### [Prompt]
Lay out the lines below, from the one containing "Surveying the photograph, how" through the last line, inclusive, as a Markdown table with the columns "Row" and "Line". Omit blank lines and pictures.

**** Material shown

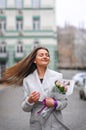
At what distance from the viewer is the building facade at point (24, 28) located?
6788cm

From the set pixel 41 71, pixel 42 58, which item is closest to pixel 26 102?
pixel 41 71

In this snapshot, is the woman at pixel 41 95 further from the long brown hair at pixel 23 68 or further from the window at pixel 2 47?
the window at pixel 2 47

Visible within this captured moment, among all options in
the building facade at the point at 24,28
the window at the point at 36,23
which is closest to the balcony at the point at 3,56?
the building facade at the point at 24,28

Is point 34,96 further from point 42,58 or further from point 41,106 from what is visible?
point 42,58

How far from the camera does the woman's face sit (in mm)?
5703

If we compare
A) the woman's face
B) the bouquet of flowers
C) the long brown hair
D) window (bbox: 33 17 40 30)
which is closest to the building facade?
window (bbox: 33 17 40 30)

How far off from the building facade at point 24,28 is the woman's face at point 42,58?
203 feet

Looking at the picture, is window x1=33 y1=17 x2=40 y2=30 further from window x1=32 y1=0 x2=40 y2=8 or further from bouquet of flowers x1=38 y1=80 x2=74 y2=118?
bouquet of flowers x1=38 y1=80 x2=74 y2=118

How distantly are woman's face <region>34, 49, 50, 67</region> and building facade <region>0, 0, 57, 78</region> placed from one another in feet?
203

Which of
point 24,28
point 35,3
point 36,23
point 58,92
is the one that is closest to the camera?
point 58,92

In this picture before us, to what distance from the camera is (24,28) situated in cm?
6875

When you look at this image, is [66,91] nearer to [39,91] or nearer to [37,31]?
[39,91]

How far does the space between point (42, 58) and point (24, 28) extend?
6324cm

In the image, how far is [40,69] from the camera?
18.8 feet
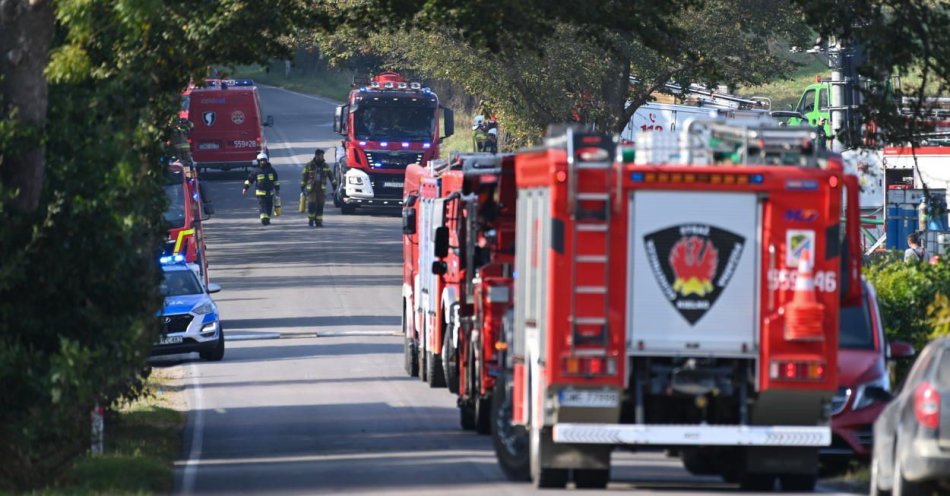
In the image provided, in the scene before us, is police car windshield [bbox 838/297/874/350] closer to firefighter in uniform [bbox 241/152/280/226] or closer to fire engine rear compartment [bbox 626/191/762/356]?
fire engine rear compartment [bbox 626/191/762/356]

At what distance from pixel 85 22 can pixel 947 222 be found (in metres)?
26.6

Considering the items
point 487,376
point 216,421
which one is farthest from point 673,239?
point 216,421

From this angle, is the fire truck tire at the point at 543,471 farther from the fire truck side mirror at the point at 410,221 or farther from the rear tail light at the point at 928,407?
the fire truck side mirror at the point at 410,221

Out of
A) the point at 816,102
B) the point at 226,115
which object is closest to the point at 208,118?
the point at 226,115

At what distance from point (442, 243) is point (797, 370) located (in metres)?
7.51

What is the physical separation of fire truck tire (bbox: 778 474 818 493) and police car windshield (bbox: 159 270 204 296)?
603 inches

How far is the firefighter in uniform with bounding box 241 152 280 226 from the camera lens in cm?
4766

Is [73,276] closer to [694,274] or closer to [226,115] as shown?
[694,274]

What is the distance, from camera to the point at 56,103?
596 inches

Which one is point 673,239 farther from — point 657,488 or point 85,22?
point 85,22

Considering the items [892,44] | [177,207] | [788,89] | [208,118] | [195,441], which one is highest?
[788,89]

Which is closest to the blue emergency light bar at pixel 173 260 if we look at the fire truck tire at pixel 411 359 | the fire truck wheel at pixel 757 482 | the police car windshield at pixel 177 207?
the police car windshield at pixel 177 207

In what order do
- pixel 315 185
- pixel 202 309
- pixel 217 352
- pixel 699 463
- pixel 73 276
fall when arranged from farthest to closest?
pixel 315 185, pixel 217 352, pixel 202 309, pixel 699 463, pixel 73 276

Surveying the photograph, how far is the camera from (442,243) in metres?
19.3
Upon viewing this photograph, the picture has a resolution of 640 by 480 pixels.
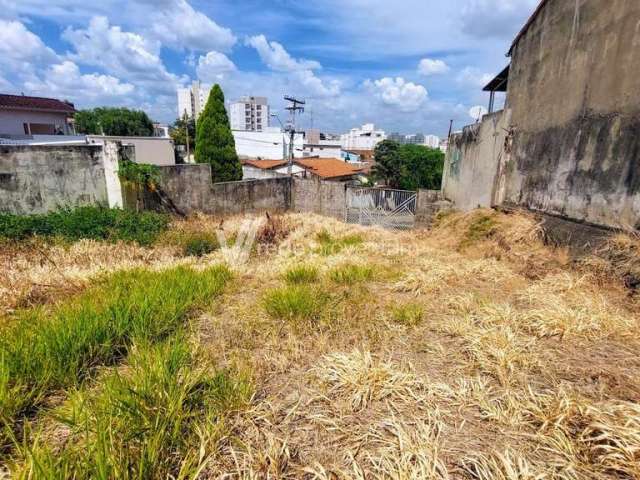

********

### [Worked answer]
| Row | Line |
|---|---|
| 1 | Surveying the photograph, how far is the camera from (442,243) in metres? |
| 2 | 19.3 |
| 3 | Upon viewing this photograph, the picture has a resolution of 640 by 480 pixels. |